▶ **INPUT FOR THIS TASK**

[Start of section]

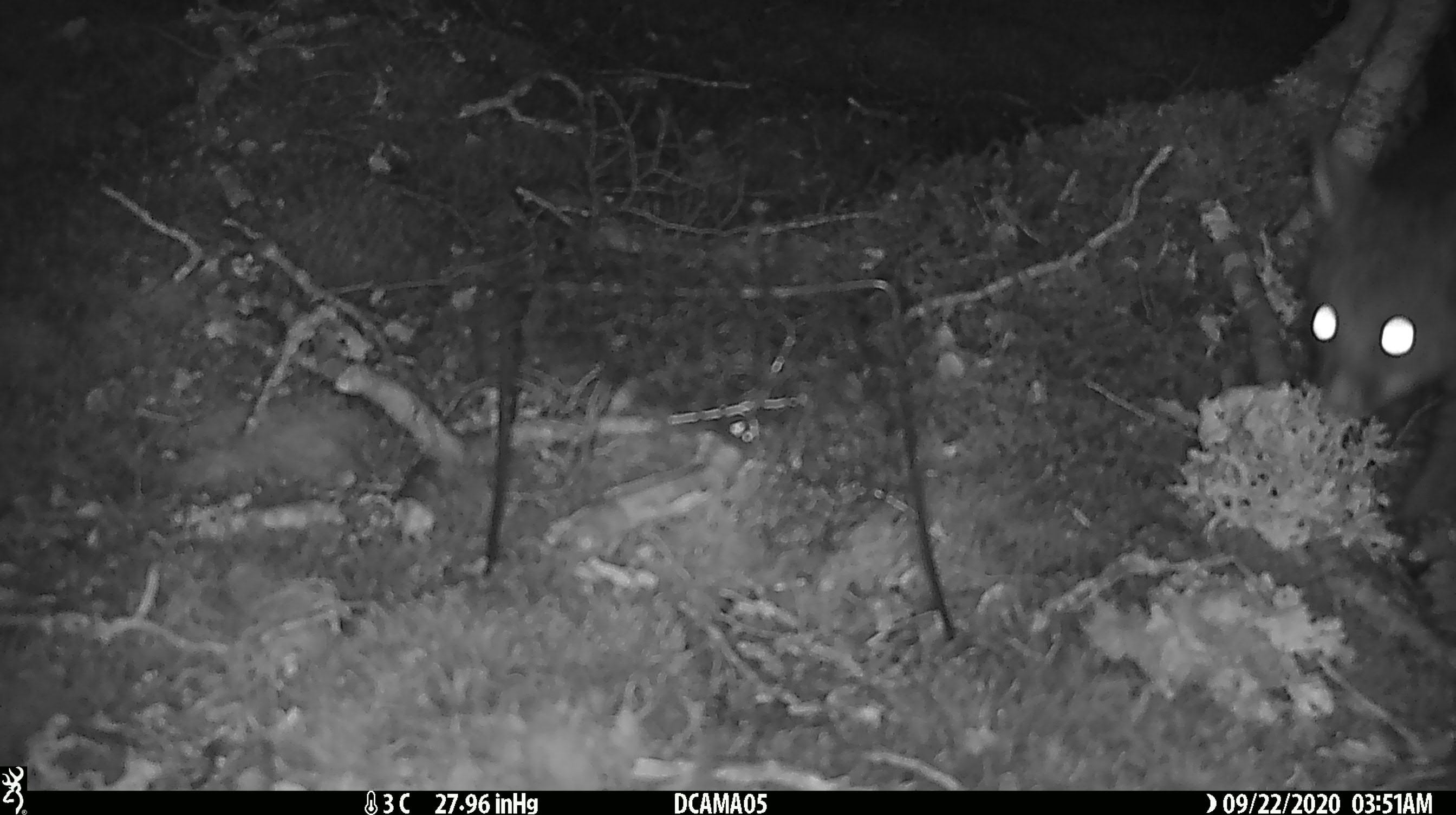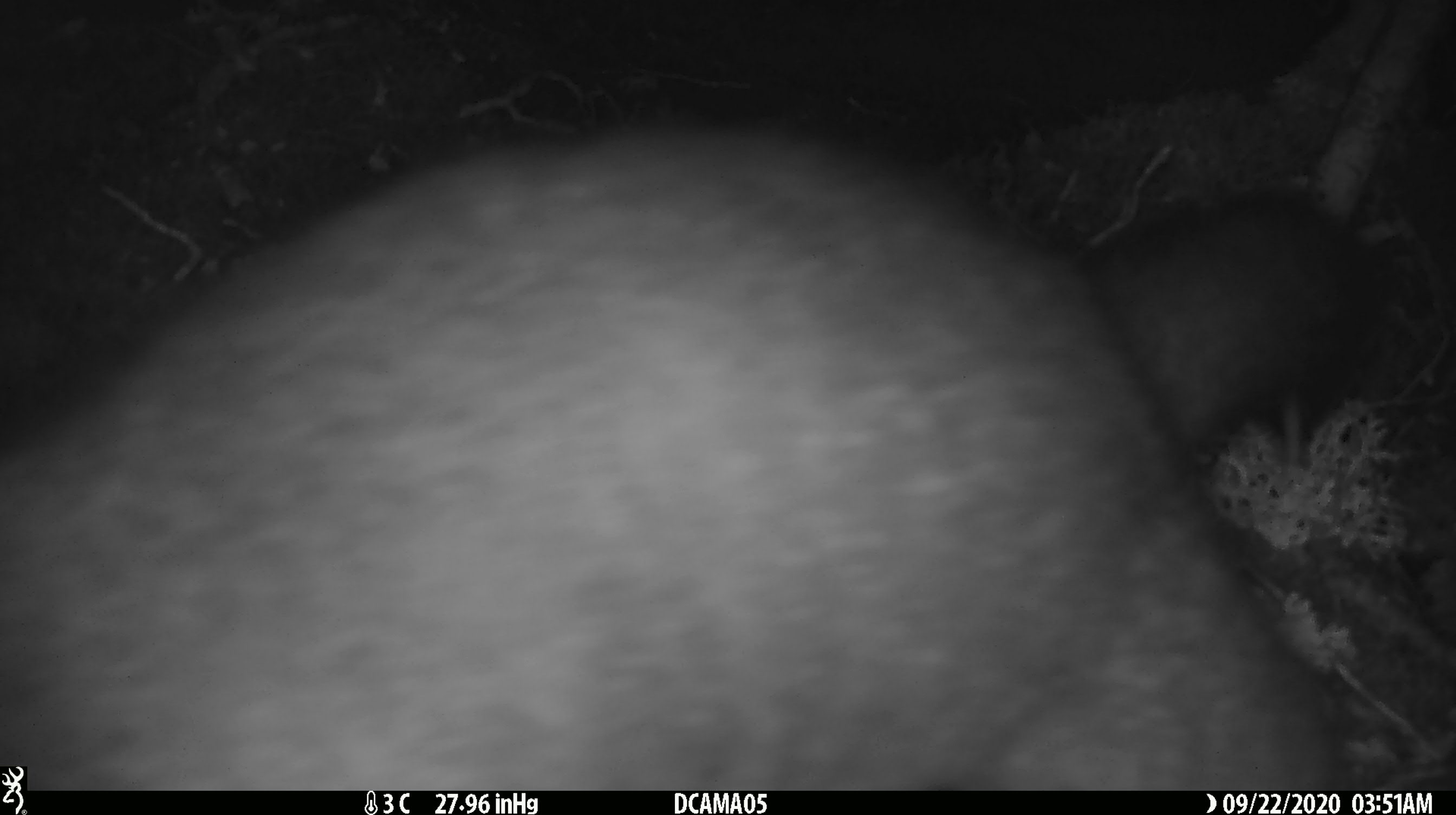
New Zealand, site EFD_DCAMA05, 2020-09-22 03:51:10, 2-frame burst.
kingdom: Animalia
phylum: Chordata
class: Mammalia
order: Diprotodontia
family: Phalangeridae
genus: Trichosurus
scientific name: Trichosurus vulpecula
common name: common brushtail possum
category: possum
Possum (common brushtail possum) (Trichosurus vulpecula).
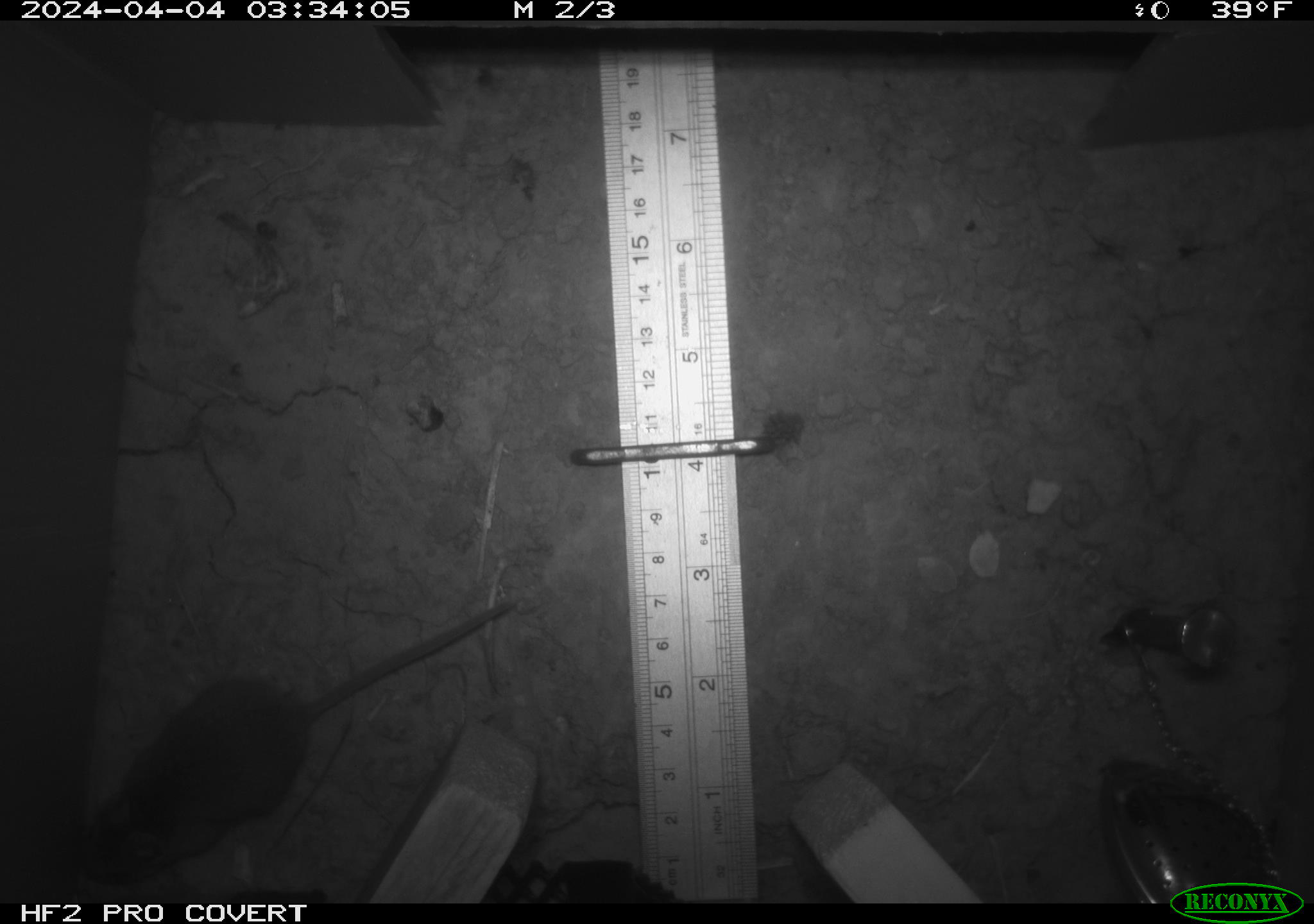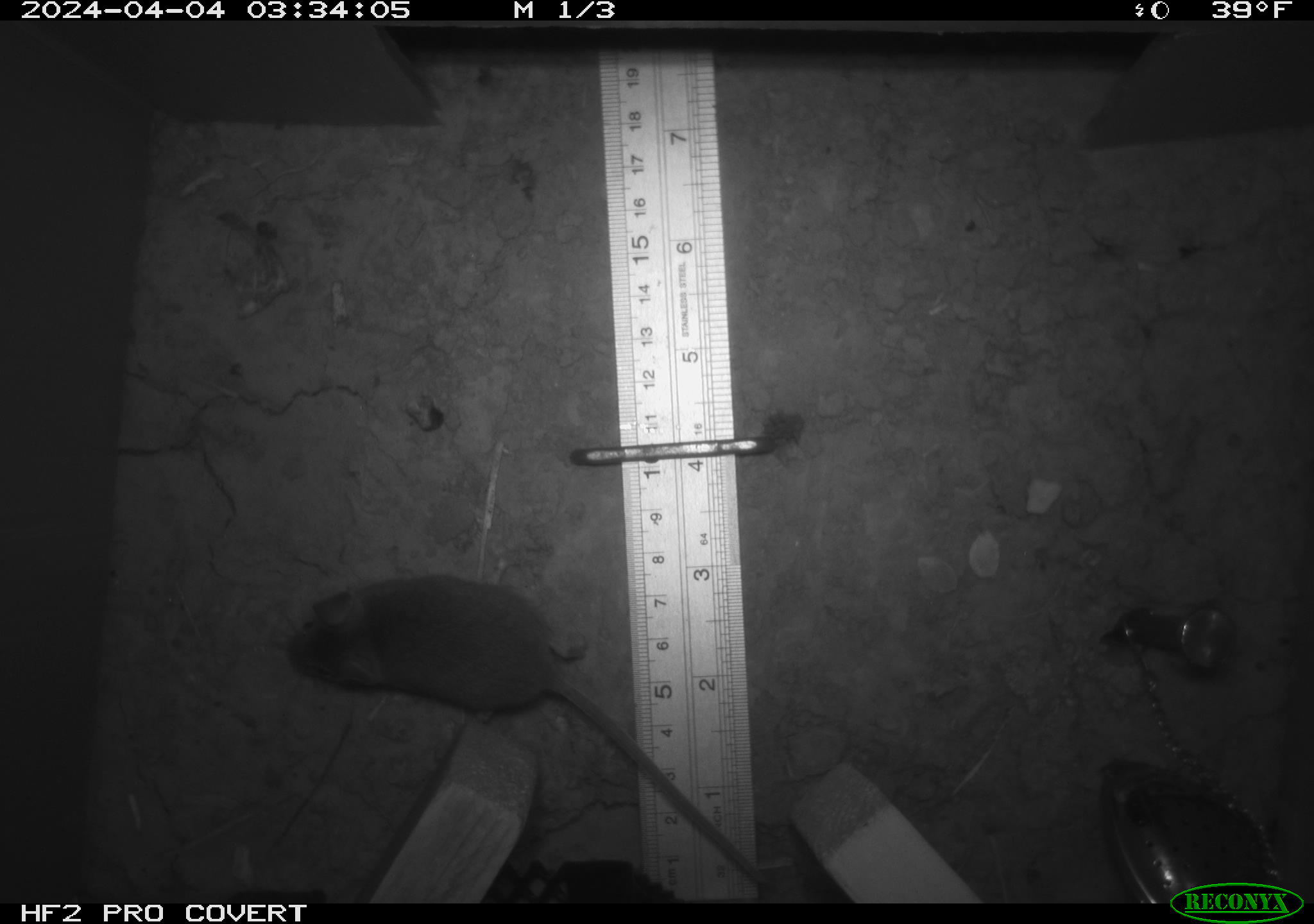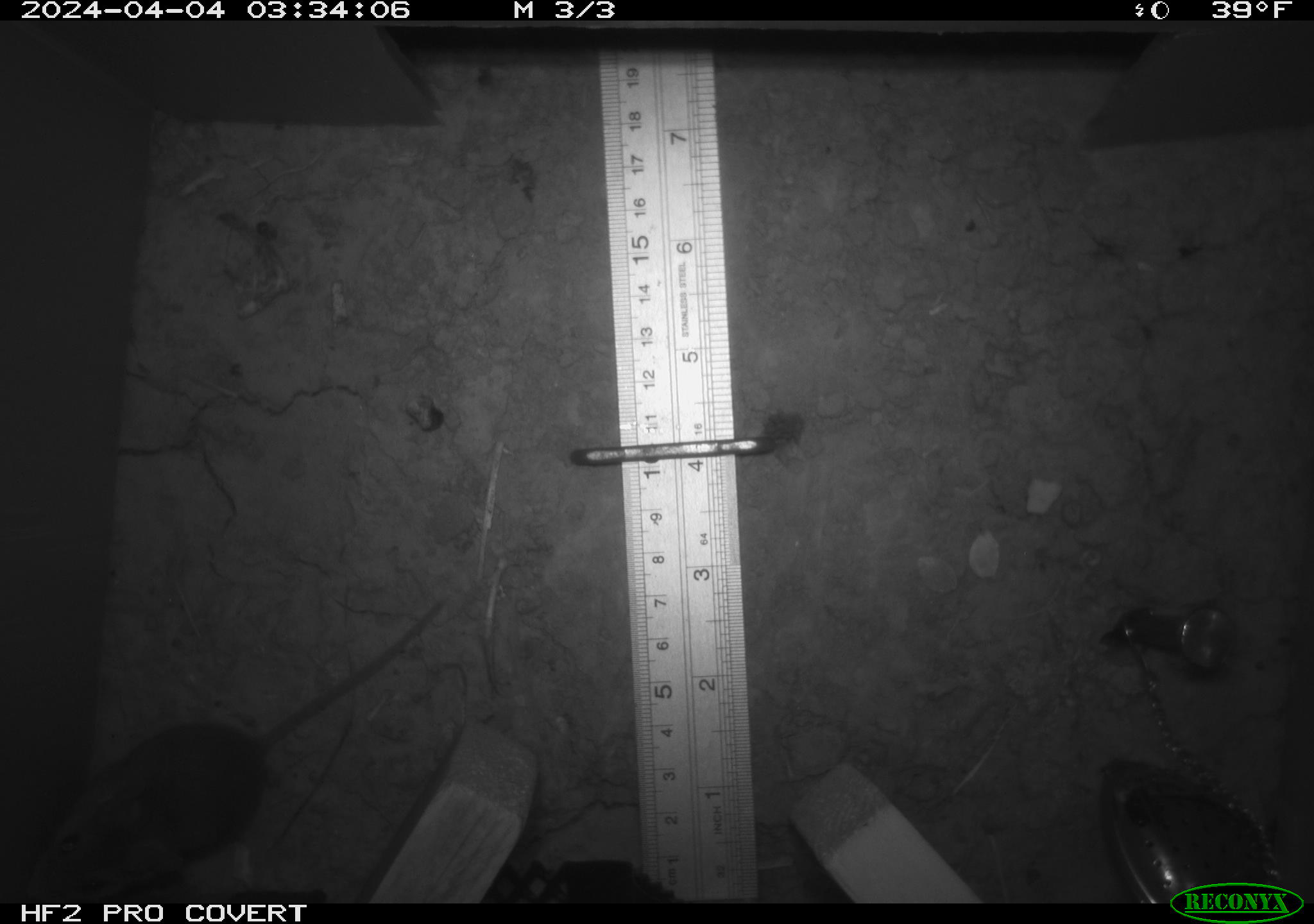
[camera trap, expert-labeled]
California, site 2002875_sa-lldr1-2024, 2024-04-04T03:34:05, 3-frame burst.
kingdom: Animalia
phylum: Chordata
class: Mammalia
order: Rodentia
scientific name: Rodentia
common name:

[End of section]

▶ **PROBLEM DETAILS**
Look above for the line containing "[camera trap, expert-labeled]", then transcribe it and all lines after it through the last, exactly and with nothing else.

▶ **RESULT BELOW**
[camera trap, expert-labeled]
California, site 2002875_sa-lldr1-2024, 2024-04-04T03:34:05, 3-frame burst.
kingdom: Animalia
phylum: Chordata
class: Mammalia
order: Rodentia
scientific name: Rodentia
common name:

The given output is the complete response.